What are the island’s main attractions?
You could spend the day here, wandering along winding streets or dangling your legs over riverside embankments, without going into, or even necessarily noticing, the three big attractions. But if you’re interested in history and understanding why this is the symbolic center of France (the point, indeed, from which all distances from the country are measured) then there’s a lot to see. Without a doubt, it is the Cathédrale Notre-Dame de Paris, an 853-year-old Gothic marvel, which draws most people to the Île de la Cité. Another medieval treasure, though somewhat lesser known, is the Sainte-Chapelle. Built at the behest of King Louis IX in the 13th century, this small chapel is adored for its intricate stained glass windows. Just next door to this is La Conciergerie. This prison-turned-museum was where Marie Antoinette, Robespierre, and 40,000 other victims of the Reign of Terror were processed before their execution on the Place de la Republique.
Where’s good to eat?
The best of the restaurants are conveniently grouped together at spots on either end of the island. To the west, dotted around the Place Dauphine and the surrounding streets, are the terribly chic Caveau du Palais, which juxtaposes a rustic decor of exposed brick and beam with exquisite French cuisine; Sequana, named after the mythical source of the Seine, whose duo of head chefs Eugénie and Philippe consistently serve up gastronomic wonders to the city’s most sophisticated diners; and La Rose de France, the terrace of which is the perfect place to soak up the unique ambience of one of the city’s three royal squares. At the opposite side of the island, hidden in the back streets near Notre-Dame, are the classic bistro, Au Bougnat, which has every scent and flavor you could hope for from the local cuisine; and Le Tambour d’Arcole, a down-to-earth brasserie that has everything on the menu you need for a quick bite on the go.
… Or for a picnic?
Despite Paris not being the leafiest of cities, its tiny central island has two beautiful parks in which to sit on a blanket and nibble away on some brie and a baguette. The picturesque Square du Vert-Galant, a needle-shaped green space, flanked on both sides by the Seine, is best known for its dramatic weeping willows and is a genuine oasis in the bustling heart of the city. Located to the rear of Notre-Dame de Paris, the tree-lined Square Jean XIII is another peaceful spot away from the crowds. It also offers some of the best architectural views of the cathedral.

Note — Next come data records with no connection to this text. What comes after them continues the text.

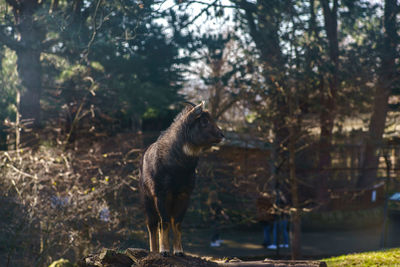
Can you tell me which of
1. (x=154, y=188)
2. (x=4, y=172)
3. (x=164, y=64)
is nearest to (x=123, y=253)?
(x=154, y=188)

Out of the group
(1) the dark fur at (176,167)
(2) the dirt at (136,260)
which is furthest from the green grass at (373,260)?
(1) the dark fur at (176,167)

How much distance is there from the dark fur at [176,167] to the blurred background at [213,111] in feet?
15.2

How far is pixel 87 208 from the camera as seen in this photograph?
33.1ft

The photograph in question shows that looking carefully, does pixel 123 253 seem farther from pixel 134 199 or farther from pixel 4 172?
pixel 134 199

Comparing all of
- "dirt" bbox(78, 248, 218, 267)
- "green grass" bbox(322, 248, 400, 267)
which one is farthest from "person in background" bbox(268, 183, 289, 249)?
"dirt" bbox(78, 248, 218, 267)

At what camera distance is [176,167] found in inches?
194

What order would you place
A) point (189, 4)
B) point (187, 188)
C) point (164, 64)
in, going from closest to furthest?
point (187, 188), point (189, 4), point (164, 64)

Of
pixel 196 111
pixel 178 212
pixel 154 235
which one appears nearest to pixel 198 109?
pixel 196 111

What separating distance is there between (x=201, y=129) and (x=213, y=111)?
11.7 metres

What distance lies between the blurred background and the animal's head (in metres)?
4.87

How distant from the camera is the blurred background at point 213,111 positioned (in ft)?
34.6

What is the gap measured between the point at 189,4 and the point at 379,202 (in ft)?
46.4

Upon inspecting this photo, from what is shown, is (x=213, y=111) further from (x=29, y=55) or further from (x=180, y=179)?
(x=180, y=179)

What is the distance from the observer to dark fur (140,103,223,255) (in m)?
4.80
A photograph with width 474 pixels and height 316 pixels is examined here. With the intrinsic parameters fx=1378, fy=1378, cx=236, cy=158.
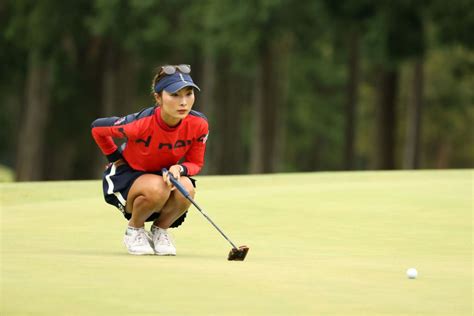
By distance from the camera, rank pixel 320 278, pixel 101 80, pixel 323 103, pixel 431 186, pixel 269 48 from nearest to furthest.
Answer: pixel 320 278
pixel 431 186
pixel 269 48
pixel 101 80
pixel 323 103

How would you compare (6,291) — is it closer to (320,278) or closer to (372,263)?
(320,278)

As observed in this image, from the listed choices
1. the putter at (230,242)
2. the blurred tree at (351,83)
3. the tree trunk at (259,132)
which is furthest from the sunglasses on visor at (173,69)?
the blurred tree at (351,83)

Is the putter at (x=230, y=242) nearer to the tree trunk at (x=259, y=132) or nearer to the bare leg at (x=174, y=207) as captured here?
the bare leg at (x=174, y=207)

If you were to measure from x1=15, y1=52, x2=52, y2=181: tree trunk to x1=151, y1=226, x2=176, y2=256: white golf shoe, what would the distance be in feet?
106

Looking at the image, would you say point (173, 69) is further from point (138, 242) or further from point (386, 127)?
point (386, 127)

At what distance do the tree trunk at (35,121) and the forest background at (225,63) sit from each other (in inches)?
1.7

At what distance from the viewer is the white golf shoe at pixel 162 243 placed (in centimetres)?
975

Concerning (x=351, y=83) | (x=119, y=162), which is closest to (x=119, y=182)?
(x=119, y=162)

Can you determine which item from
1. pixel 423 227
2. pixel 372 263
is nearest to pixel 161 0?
pixel 423 227

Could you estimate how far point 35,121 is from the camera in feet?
139

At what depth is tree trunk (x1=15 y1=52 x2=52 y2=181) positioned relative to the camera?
42250 mm

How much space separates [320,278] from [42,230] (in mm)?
4023

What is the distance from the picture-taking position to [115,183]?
979 cm

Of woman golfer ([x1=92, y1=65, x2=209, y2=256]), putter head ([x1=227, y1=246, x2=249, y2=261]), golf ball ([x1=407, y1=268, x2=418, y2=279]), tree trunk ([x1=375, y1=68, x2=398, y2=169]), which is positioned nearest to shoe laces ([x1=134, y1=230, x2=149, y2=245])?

Where's best for a cup of coffee or a glass of wine?
Where’s best for a cup of coffee or a glass of wine?
There are plenty of cafés and bars on the island but a particular local favorite is the Taverne Henri IV. Lawyers working at the nearby Palais de Justice, and a fair few stars of the literary and film worlds, love it for its intimate atmosphere and exceptional wines. If you’d rather relax with a hot drink, the equally elegant Fu De Cha is the perfect place to enjoy some specialty Chinese teas, and some amazing Sichuan cuisine at lunchtime as well.
Is there anything else worth seeing?
In a quiet square between the crowds at Notre-Dame and the admittedly more subdued line outside the Sainte-Chapelle is the Marché Aux Fleurs – Reine Elizabeth II. Opened in 1830, the flower market’s characteristic green pavilions, which also sell potted plants, seeds, cards, gifts and, at weekends, exotic birds and small animals, were rechristened in 2014 in honor of the British monarch’s visit. Just around the corner is the Tour de l’Horloge, whose stunning gold and blue timepiece from 1370, the city’s first, was restored to its full glory in 2012. Equally worth a visit is the Pont Neuf. Inaugurated in 1607 by King Henri IV, whose equestrian statue stands guard over its central point today, the bridge offers amazing views (and photo opportunities) down the Seine towards the Louvre and the Eiffel Tower.